____ 原文摘录

题目大意：给出一张地图，上面有些点有障碍物，现在有T个机会能够移除障碍物，问地图上最长的欧几里得距离是多长。

思路：在原图的基础上建图，f[i]表示的是起点到这里最少需要移除多少个障碍物，然后暴力枚举起点，更新答案即可。

CODE：

#include <map>
#include <queue>
#include <cmath>
#include <cstdio>
#include <iomanip>
#include <cstring>
#include <iostream>
#include <algorithm>
#define MAX 10010
using namespace std;
const int dx[] = {0,1,-1,0,0};
const int dy[] = {0,0,0,1,-1};

map<int,pair<int,int> > G;

int m,n,k;
int head[MAX],total;
int next[MAX],aim[MAX];
bool is_block[MAX];

int f[MAX];
bool v[MAX];

char src[110][110];
int num[110][110],cnt;

inline void Add(int x,int y)
{
	next[++total] = head[x];
	aim[total] = y;
	head[x] = total;
}

inline void SPFA(int start)
{
	static queue<int> q;
	while(!q.empty())	q.pop();
	q.push(start);
	memset(v,false,sizeof(v));
	memset(f,0x3f,sizeof(f));
	f[start] = is_block[start];
	while(!q.empty()) {
		int x = q.front(); q.pop();
		v[x] = false;
		for(int i = head[x]; i; i = next[i])
			if(f[aim[i]] > f[x] + is_block[aim[i]]) {
				f[aim[i]] = f[x] + is_block[aim[i]];
				if(!v[aim[i]]) {
					v[aim[i]] = true;
					q.push(aim[i]);
				}
			}
	}
}

inline double Calc(pair<int,int> p1,pair<int,int> p2)

________

照抄上面这篇题解中从“if(f[aim[i]] > f[x]”起到“Calc(pair<int,int> p1,pair<int,int> p2)”为止的那一段。

____ 数据

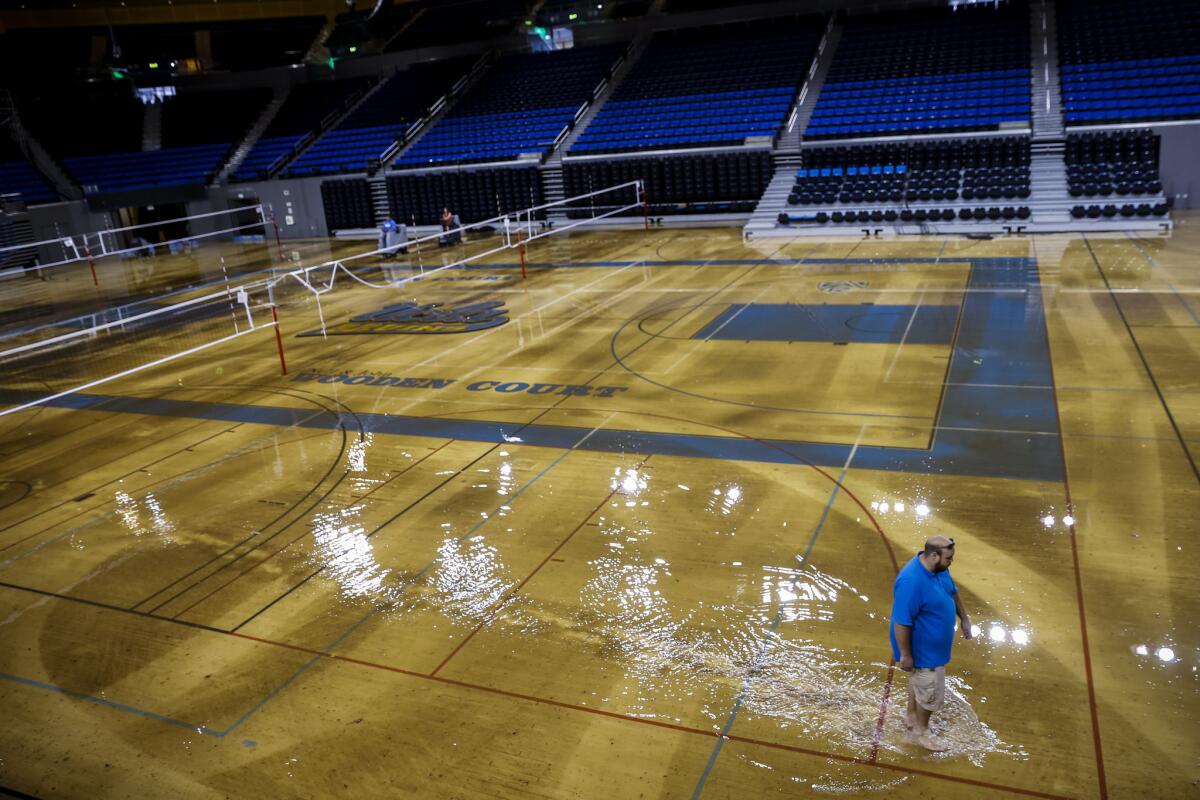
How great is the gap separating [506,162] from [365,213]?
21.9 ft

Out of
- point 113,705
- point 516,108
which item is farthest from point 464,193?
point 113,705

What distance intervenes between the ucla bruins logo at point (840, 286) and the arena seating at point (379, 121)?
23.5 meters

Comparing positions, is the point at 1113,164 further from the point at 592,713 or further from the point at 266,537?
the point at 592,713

________

▶ 答案:
if(f[aim[i]] > f[x] + is_block[aim[i]]) {
				f[aim[i]] = f[x] + is_block[aim[i]];
				if(!v[aim[i]]) {
					v[aim[i]] = true;
					q.push(aim[i]);
				}
			}
	}
}

inline double Calc(pair<int,int> p1,pair<int,int> p2)